The function of accessing data from the environment

I am working with a segmented package and ran into a problem when calling davies.test() from inside a function.

Consider the following situation:

 library(segmented) data = data.frame(x = 1:21, y = c(10:1, 0:10)) fit = lm(y ~ x, data = data) fit.seg = segmented(fit, seg.Z = ~ x) davies.test(fit.seg, seg.Z = ~ x, alternative = "greater") 

This works great and indicates that segmented regression has two statistically different slopes.
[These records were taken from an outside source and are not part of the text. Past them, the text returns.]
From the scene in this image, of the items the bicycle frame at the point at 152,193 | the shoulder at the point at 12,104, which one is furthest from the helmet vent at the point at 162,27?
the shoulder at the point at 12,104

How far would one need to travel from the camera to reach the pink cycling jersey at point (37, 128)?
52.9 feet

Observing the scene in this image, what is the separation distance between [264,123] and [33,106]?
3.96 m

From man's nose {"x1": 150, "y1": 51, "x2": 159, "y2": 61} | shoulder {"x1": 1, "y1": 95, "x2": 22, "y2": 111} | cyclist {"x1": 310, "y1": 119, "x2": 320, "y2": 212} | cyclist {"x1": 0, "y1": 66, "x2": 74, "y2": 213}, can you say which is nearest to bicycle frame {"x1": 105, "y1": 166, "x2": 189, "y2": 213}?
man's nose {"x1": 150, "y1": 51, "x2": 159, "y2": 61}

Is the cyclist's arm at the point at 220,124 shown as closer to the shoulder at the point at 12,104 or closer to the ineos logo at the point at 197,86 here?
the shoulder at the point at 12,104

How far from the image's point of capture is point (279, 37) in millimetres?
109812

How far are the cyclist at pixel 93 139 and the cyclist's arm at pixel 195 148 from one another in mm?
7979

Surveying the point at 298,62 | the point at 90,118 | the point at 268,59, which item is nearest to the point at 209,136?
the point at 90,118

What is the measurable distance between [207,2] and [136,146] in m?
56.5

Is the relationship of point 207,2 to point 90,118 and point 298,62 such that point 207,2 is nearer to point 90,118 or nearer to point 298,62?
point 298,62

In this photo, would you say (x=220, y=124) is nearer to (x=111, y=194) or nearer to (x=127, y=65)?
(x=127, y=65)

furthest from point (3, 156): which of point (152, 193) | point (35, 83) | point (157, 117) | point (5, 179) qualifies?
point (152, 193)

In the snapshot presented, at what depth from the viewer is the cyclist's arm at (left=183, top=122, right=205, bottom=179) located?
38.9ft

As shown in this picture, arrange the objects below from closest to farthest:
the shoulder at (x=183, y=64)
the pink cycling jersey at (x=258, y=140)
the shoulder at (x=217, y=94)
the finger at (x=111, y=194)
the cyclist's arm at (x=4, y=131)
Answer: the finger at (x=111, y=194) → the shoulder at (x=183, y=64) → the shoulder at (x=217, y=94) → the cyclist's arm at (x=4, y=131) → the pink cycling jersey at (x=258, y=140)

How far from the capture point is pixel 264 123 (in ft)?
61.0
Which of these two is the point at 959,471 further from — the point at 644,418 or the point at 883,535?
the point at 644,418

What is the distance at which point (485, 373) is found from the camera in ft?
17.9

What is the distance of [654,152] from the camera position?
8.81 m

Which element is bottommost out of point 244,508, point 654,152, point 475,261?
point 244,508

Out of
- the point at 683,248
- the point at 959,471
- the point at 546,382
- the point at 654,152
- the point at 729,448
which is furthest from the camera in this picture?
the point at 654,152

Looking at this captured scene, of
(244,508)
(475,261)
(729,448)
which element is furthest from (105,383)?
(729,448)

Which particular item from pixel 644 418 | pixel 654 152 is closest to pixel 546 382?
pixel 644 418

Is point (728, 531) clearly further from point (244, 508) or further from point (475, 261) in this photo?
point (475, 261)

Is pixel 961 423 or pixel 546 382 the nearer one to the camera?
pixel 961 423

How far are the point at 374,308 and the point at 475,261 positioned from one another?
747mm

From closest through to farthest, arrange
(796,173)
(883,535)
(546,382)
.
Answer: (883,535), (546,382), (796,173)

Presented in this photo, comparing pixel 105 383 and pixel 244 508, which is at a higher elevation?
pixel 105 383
Now, if I pack it all in a function like this:

 testit <- function() { data = data.frame(x = 1:21, y = c(10:1, 0:10)) fit = lm(y ~ x, data) fit.seg = segmented(fit, seg.Z = ~ x) davies.test(fit.seg, seg.Z = ~ x, alternative = "greater")$p.value } testit() 

Then it works fine ...

But if I remove fit from the global environment, this will not work.

 > rm(fit) > testit() Error in eval(expr, envir, enclos) : object 'fit' not found 

The problem is that davies.test trying to access the data encapsulated in fit : it doesn't seem to look for fit in the scope (in this case, testit ), but it passes directly to the global scope.

I am sure that the problem is due to some subtlety with the rules for defining R. If I find a quick fix that would prevent me from bothering the author of the package with this case, that would be great.

Thanks Andrew.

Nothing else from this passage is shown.